- [TASK GOAL]: Only the lines from the one containing "class: Aves" to the end of the entries should be written out, each exactly as it stands, both ends included.

- [DATA IN THIS EXERCISE]:
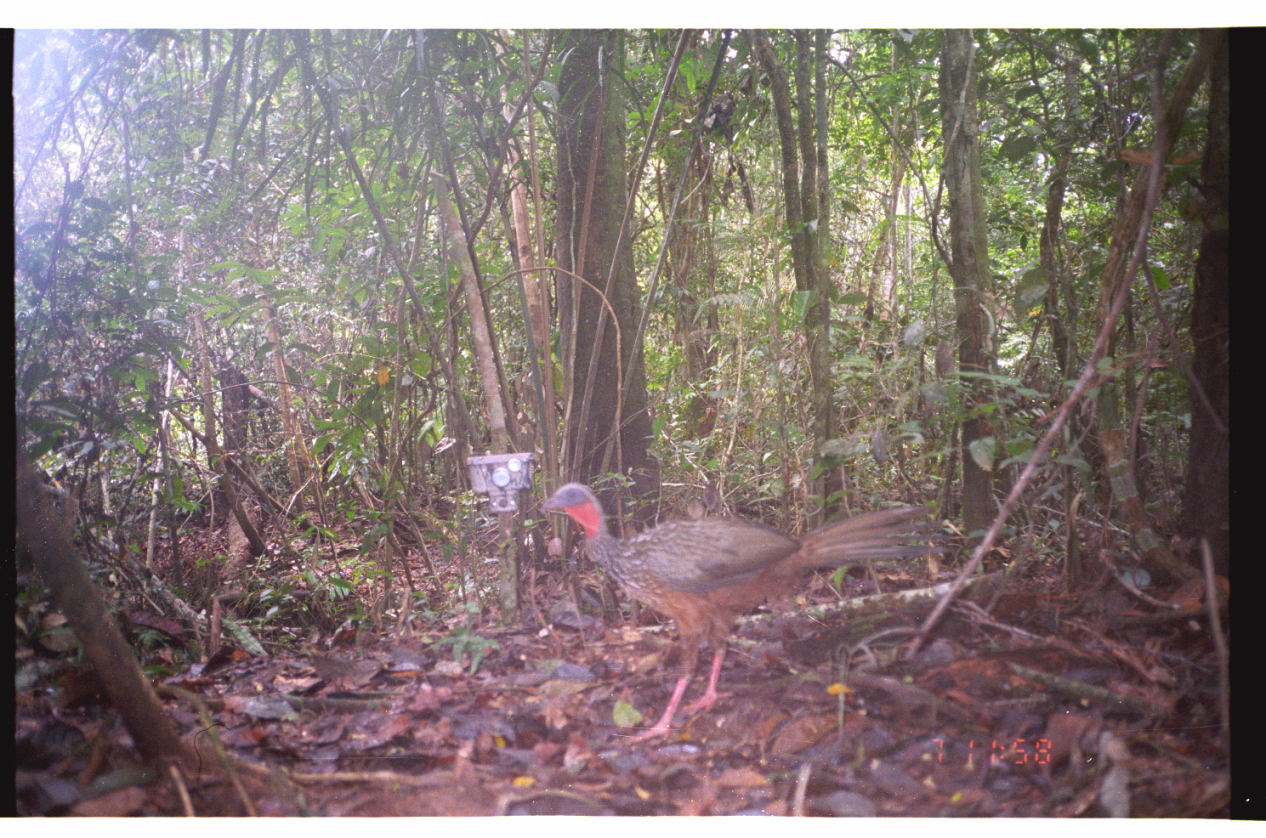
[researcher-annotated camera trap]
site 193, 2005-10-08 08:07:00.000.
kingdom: Animalia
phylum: Chordata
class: Aves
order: Galliformes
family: Cracidae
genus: Penelope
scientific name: Penelope jacquacu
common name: spix's guan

- [EXERCISE OUTPUT]:
class: Aves
order: Galliformes
family: Cracidae
genus: Penelope
scientific name: Penelope jacquacu
common name: spix's guan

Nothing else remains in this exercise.